Seit Ende der Energiekrise hat sich der Energiemarkt weitgehend stabilisiert und erholt und das Preisniveau an den Strommärkten hat sich wieder auf Vorkrisenniveau eingependelt. Im Bereich der Regelenergie lassen sich jedoch weiterhin teilweise hohe Preissprünge beobachten, insbesondere in der Sekundärreserve (SRL). Diese auffälligen Preisspitzen wecken Neugier und rufen nach einer Erklärung: Welche Faktoren beeinflussen diese Schwankungen und wie ist diese Preisdynamik einzuordnen?
Regelenergie spielt eine entscheidende Rolle in der Aufrechterhaltung der Stabilität unseres Stromnetzes, insbesondere durch die Konstanthaltung der Stromfrequenz. Die Frequenz im Stromnetz muss dabei stets nahe 50 Hz gehalten werden, um die Netzstabilität zu gewährleisten. Unvorhersehbare Ereignisse oder natürliche Fluktuationen, wie jene durch erneuerbare Energien, können dazu führen, dass zu viel oder zu wenig Energie im Netz ist und so die Frequenz erhöhen oder verringern und müssen daher schnell ausgeglichen werden. Positive Regelenergie springt ein, wenn plötzlich mehr Energie benötigt wird, als aktuell vorhanden ist etwa durch den Einsatz schnell reagierender Kraftwerke oder Energiespeicher. Negative Regelenergie wird aktiviert, um überschüssige Energie aus dem Netz zu nehmen, wenn die Produktion den Verbrauch übersteigt und so Überlastungen und eine hohe Frequenz zu vermeiden. Dementsprechend können auch die Preise für Regelenergie Schwankungen unterliegen, abhängig von der Verfügbarkeit und Notwendigkeit ihres Einsatzes.

■ Aufgaben:
[a] Nenne alle zusammengesetzten Substantive im Text über Regelenergie, die mit „Preis“ beginnen.
[b] Welcher Frequenzwert muss laut dem Text über Regelenergie im Stromnetz stets ungefähr gehalten werden?
[c] Führe den Text über Regelenergie nach seinem letzten Satz weiter.

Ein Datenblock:

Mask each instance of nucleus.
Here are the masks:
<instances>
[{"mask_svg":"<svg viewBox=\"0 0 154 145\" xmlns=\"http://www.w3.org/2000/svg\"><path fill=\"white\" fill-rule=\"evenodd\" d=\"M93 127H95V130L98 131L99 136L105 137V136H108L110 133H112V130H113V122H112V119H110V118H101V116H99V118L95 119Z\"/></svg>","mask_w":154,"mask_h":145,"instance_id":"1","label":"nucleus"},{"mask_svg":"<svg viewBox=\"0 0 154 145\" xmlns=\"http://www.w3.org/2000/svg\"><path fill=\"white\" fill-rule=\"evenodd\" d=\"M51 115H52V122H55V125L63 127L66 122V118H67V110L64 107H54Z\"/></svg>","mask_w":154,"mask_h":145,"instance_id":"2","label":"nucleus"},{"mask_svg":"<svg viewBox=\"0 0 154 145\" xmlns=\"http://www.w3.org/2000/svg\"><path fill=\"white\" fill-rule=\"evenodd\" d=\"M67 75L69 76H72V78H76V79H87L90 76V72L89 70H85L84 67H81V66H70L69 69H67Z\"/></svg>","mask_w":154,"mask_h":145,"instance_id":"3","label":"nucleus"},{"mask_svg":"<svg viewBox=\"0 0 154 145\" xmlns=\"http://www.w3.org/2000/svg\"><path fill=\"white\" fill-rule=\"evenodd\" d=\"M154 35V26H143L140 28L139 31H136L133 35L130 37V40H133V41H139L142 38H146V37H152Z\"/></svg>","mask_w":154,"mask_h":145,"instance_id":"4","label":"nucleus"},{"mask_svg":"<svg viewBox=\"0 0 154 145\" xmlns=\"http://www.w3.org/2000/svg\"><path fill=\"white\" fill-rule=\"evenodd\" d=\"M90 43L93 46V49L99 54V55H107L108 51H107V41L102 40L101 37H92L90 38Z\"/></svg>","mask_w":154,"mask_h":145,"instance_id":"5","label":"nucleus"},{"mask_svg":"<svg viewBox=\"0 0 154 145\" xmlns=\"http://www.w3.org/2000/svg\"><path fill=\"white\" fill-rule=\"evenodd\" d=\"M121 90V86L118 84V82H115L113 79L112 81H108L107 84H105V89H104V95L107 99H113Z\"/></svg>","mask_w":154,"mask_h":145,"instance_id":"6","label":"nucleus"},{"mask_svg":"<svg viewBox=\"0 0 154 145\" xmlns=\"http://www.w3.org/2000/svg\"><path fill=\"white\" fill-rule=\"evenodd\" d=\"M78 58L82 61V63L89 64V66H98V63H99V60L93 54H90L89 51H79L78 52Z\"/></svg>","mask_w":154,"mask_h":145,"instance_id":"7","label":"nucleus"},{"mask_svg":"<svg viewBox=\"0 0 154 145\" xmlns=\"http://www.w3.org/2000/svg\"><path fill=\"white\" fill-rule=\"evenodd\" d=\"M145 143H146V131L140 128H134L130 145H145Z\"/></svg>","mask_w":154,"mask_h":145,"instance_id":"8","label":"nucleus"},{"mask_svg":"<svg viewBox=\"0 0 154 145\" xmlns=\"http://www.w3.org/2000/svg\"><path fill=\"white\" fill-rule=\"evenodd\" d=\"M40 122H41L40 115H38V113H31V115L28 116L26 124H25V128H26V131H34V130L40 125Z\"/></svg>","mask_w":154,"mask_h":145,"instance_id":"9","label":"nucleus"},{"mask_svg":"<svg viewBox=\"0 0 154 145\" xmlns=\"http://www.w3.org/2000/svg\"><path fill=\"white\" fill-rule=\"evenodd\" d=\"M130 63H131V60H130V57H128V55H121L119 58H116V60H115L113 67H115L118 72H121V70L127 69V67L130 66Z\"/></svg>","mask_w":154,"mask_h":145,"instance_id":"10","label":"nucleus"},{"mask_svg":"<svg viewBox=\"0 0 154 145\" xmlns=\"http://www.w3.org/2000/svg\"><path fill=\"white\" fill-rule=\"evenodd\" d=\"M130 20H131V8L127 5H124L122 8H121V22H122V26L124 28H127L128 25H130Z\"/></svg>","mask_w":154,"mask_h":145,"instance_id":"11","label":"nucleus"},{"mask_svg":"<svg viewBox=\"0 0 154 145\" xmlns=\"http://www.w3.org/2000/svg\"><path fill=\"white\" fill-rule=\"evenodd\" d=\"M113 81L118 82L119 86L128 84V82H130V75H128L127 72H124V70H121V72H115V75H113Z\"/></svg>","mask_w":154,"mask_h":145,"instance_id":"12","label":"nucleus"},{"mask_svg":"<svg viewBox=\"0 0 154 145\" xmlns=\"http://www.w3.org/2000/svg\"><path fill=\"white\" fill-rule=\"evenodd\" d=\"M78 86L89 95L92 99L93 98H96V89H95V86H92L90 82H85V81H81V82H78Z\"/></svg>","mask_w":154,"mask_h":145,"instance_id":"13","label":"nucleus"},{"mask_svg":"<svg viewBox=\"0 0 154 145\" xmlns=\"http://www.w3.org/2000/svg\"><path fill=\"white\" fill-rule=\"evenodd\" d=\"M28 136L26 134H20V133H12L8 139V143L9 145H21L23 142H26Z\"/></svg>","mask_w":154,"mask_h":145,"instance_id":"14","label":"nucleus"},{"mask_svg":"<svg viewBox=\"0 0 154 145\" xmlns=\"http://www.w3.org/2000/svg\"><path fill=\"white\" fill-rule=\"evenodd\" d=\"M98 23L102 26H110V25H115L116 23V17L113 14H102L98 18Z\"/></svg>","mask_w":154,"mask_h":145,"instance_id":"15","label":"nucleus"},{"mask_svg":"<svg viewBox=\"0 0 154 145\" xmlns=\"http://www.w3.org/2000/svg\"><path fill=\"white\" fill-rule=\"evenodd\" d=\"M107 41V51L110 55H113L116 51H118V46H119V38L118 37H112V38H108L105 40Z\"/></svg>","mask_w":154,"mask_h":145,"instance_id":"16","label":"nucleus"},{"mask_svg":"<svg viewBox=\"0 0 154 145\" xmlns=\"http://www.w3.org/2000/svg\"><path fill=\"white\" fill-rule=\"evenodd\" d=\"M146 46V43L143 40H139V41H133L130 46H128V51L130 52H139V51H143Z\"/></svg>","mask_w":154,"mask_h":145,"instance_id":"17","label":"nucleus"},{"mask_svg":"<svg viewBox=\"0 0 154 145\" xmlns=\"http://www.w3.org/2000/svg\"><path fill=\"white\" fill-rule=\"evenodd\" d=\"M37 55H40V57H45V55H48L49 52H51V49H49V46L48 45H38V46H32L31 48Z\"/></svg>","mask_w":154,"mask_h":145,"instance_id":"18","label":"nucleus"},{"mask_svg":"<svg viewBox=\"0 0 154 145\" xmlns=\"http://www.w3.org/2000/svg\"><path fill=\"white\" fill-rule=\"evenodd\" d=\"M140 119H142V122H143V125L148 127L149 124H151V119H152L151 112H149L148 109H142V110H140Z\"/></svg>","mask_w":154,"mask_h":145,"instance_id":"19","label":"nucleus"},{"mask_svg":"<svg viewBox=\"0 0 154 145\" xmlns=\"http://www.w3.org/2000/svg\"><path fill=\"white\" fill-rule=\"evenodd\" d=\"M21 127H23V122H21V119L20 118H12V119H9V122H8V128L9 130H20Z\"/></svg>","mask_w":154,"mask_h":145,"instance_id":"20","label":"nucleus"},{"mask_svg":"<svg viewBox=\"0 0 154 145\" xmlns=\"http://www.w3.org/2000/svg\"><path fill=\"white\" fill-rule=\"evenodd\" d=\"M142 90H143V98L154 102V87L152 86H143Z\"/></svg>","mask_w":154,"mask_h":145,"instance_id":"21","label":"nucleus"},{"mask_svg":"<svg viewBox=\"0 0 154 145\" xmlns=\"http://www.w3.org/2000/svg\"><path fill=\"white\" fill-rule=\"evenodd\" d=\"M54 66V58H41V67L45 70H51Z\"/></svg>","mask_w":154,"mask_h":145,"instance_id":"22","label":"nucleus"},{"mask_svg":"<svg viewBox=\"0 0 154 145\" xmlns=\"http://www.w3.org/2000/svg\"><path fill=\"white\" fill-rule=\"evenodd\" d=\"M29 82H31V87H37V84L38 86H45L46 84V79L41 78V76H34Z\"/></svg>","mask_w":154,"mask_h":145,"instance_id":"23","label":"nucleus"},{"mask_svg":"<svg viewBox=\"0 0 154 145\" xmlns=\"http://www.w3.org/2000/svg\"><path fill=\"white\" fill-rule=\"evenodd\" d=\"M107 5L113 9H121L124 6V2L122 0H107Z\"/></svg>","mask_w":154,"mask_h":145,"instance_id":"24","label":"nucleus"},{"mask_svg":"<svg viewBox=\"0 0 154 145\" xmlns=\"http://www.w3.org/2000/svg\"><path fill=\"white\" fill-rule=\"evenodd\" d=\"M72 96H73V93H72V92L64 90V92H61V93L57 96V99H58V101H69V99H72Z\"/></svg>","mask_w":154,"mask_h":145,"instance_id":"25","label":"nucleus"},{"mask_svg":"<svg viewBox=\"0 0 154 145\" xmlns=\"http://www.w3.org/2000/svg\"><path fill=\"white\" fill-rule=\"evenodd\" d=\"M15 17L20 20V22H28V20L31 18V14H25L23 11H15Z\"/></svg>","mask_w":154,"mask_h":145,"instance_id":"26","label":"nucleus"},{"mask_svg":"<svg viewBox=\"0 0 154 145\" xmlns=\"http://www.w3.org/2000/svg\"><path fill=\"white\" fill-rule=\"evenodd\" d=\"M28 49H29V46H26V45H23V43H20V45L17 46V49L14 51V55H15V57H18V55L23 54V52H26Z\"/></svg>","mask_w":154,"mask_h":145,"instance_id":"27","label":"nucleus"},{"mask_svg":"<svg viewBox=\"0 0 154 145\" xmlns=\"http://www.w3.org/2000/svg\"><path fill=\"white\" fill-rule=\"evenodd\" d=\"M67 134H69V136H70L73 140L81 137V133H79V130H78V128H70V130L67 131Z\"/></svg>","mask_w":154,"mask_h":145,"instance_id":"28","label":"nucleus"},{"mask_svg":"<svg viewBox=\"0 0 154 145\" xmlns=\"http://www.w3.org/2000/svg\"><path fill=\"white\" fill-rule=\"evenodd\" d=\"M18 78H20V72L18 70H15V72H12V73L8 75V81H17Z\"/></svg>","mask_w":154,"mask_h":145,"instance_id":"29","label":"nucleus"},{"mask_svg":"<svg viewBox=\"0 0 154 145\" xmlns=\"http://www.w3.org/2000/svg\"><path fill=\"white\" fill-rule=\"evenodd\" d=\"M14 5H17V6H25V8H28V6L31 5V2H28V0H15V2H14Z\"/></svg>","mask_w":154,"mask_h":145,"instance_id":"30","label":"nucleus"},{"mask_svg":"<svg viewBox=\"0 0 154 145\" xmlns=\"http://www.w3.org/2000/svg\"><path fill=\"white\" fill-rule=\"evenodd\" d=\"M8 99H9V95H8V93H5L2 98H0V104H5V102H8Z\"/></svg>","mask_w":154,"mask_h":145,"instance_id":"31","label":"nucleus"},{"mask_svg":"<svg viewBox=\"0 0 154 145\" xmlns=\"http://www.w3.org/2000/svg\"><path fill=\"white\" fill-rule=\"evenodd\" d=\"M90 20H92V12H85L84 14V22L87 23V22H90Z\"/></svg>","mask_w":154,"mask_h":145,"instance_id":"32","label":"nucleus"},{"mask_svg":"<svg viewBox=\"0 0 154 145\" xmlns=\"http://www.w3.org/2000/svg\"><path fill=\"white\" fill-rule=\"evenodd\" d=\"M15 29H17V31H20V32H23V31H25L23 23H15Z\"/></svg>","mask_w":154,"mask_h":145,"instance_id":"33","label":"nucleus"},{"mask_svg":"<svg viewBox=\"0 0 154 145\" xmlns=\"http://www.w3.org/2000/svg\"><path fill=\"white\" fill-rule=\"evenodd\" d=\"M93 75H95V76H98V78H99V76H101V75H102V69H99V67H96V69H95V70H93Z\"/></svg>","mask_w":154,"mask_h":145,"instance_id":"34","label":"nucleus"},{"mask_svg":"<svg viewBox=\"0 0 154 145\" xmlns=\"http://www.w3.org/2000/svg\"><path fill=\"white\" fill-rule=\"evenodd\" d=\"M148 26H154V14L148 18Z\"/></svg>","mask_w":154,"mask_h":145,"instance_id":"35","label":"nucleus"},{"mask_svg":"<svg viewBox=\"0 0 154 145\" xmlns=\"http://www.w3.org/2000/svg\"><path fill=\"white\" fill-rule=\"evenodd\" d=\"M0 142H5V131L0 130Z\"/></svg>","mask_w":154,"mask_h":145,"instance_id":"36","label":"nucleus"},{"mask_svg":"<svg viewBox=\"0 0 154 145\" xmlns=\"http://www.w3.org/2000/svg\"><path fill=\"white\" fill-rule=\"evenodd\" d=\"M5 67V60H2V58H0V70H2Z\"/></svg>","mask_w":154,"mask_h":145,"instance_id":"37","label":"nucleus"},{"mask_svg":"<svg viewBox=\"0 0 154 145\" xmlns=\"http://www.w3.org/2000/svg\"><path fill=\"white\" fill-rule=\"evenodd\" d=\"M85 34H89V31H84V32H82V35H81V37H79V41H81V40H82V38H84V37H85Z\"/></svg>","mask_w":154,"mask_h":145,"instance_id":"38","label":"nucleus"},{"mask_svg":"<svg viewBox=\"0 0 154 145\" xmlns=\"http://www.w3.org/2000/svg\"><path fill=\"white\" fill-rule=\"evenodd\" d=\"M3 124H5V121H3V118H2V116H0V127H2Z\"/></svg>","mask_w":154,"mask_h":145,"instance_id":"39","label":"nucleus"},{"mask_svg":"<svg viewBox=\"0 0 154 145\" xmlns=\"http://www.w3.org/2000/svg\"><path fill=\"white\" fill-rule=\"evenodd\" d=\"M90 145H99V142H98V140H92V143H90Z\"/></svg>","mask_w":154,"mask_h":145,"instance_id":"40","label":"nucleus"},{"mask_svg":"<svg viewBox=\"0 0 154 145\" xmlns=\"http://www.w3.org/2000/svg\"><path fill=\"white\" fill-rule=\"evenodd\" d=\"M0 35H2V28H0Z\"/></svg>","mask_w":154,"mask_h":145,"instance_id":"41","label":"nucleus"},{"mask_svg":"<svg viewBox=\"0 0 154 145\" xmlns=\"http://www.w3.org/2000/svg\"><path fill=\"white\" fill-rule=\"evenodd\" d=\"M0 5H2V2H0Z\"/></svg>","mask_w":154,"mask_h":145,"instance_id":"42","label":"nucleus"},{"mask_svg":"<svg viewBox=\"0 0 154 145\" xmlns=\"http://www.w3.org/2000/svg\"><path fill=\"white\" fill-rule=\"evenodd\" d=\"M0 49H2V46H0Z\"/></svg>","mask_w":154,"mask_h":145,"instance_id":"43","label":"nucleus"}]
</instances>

■ Antworten in Reihenfolge:
[a] Preisniveau, Preissprünge, Preisspitzen, Preisdynamik

[b] Nahe 50 Hz.

[c]
Die Natur von erneuerbaren Energiequellen wie Solar- und Windkraft bringt eine grundlegende Volatilität mit sich, bedingt durch ihre Abhängigkeit von wechselhaften Wetterbedingungen. An besonders sonnigen oder windigen Tagen kann diese Volatilität zu einer Überproduktion führen, die das Stromnetz potenziell überlastet und eine sofortige Reaktion erfordert. In solchen Momenten wird negative Regelenergie entscheidend, um diesen Überschuss aus dem Netz zu nehmen und die Netzstabilität zu bewahren. Dies geschieht typischerweise durch das Reduzieren der Energieproduktion schnell reagierender Kraftwerke oder durch die Nutzung von Energiespeichersystemen wie Pumpspeicherkraftwerken, die diese überschüssige Energie aufnehmen können.
In den Sommermonaten, wenn die Tage länger sind und die Solarenergieproduktion ihren Höhepunkt erreicht, wird der Bedarf an konventioneller Energieproduktion gleichzeitig oft geringer. Dies liegt einerseits daran, dass Solarenergie durch die hohe Sonneneinstrahlung verstärkt ins Netz eingespeist wird. Andererseits werden einige Kraftwerke, die hauptsächlich in den Wintermonaten in Betrieb sind, im Sommer stillgelegt. Dadurch kann die verfügbare Leistung aus konventionellen Kraftwerken im Netz im Juli um einige GW geringer sein als im Januar.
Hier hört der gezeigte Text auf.